I'm leaning towards the former -- fake physics -- as that's what most if not all non-VR, non-1st person tennis games do.
My follow up question below mainly involves (TLDR:) how do I implement this in a logical, natural looking, and easily tunable way in order to account for every hitting angle in my game? (by hitting angle, I mean the difference in height[Y] between the players hip and the incoming ball),
Here's my thought process. Hope I'm not horribly over complicating it or going down the wrong path--
Assumptions:
Setting an IK target is relatively easy in Unity since I can just create an empty game object and make it a child of the ball, or just make the ball the target object directly.
Unity's IK solution only allows the hands or feet to be controlled by IK -- I am assuming IK cannot control the racket directly.
To make the racket position AND angle (z-rotation, like a windshield wiper) look precise and convincing, this would require an accurate X/Y/Z position at contact and some z-rotation of the racket if the ball is above or below the "comfort zone" -- comfort zone being between hip to shoulder height. I don't want IK or code to affect the Y and X rotation of the hand or racket.
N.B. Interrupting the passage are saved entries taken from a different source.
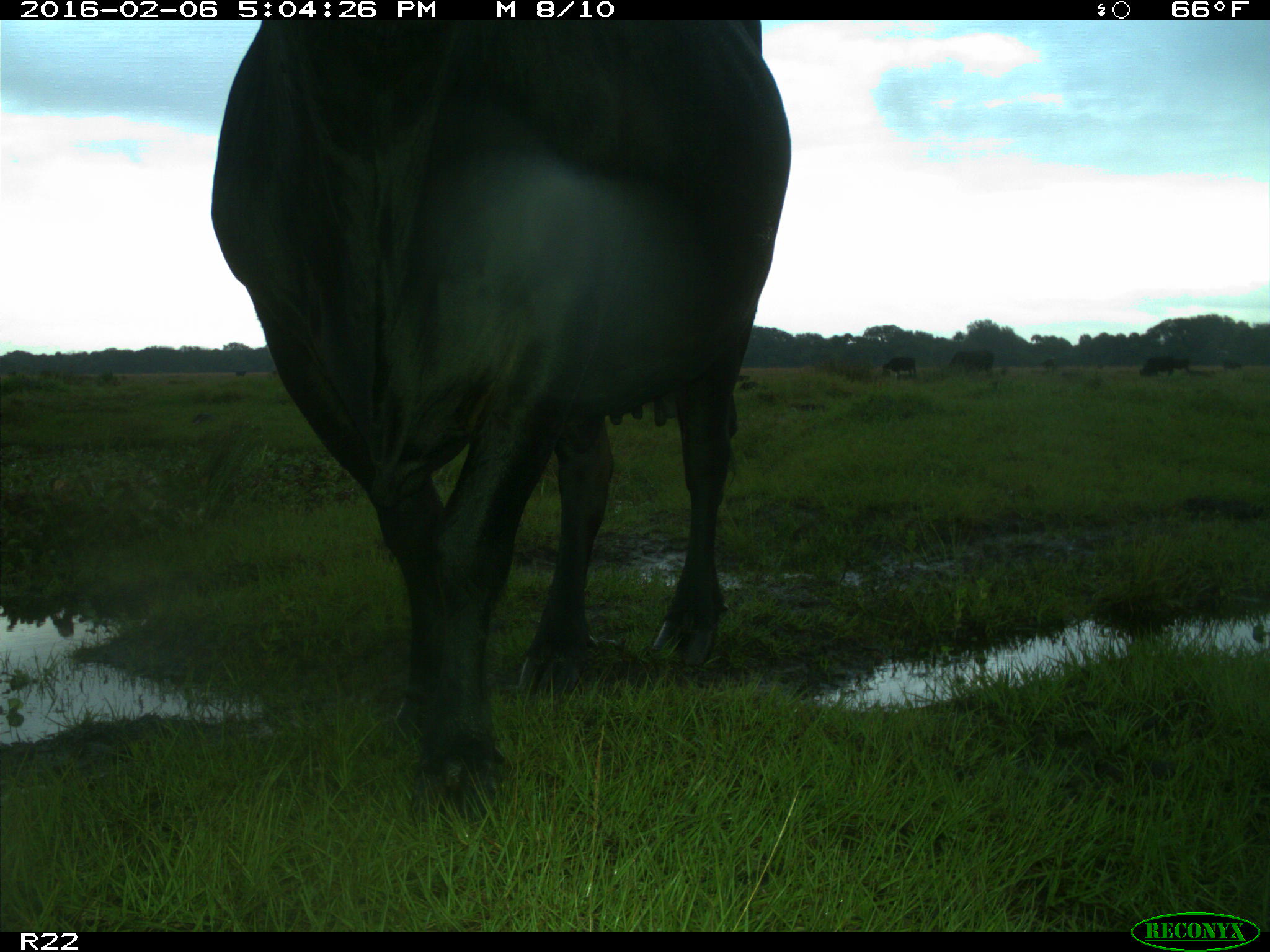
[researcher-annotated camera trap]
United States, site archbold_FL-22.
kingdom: Animalia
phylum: Chordata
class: Mammalia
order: Artiodactyla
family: Bovidae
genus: Bos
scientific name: Bos taurus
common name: domestic cow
For this case, let's set the sweet spot to a range around the player's hip height as the Y value for comfort zone, say Y = {1.0-1.5}. In other words, the comfort zone is the range of Y values where the racket can hit the ball and still be parallel to the ground at contact.
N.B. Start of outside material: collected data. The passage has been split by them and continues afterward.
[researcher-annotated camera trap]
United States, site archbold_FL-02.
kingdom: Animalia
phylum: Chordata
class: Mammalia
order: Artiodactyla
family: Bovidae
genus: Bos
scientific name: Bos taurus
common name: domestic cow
Setting the correct X/Y/Z position seems easy enough since hand y = racket y, and hand z = racket z, and hand x = [racket X - racket length], but the z-rotation (windshield wiper motion) of the racket is where things get tricky--
Need to decide on the min/max Y range of the player's hand y before the hand+racket is allowed to z-rotate upwards or downward (lets say Ymin/ymax is 1 and 1.5), and the min/max hand+racket z-rotation angle (let's say -80deg to +80deg), then use that z-rotation angle and the racket's length to calculate the "sweet spot" of the racket face. then in code (or IK?),offset the players X position in order to line up the racket and and ball exactly-- not sure if using transform.position or IK would be the better solution here?
Caveats:
My goal is to not change each animations elbow angle angle too much, but it would be super nice if there is a procedural way to add a little dynmaic extra elbow flexion or extension, and or shoulder raising/dropping and outward stretching or inward squashing (not sure if these are the right terms), depending on ball distance -- as long as it looks natural.
To sum everything up, I'm just trying to emulate what every AAA tennis game does to achieve proper contact of the racket with the ball in a more procedural way, to reduce the number of animations I would need to make. Please let me know if this seems like the right track!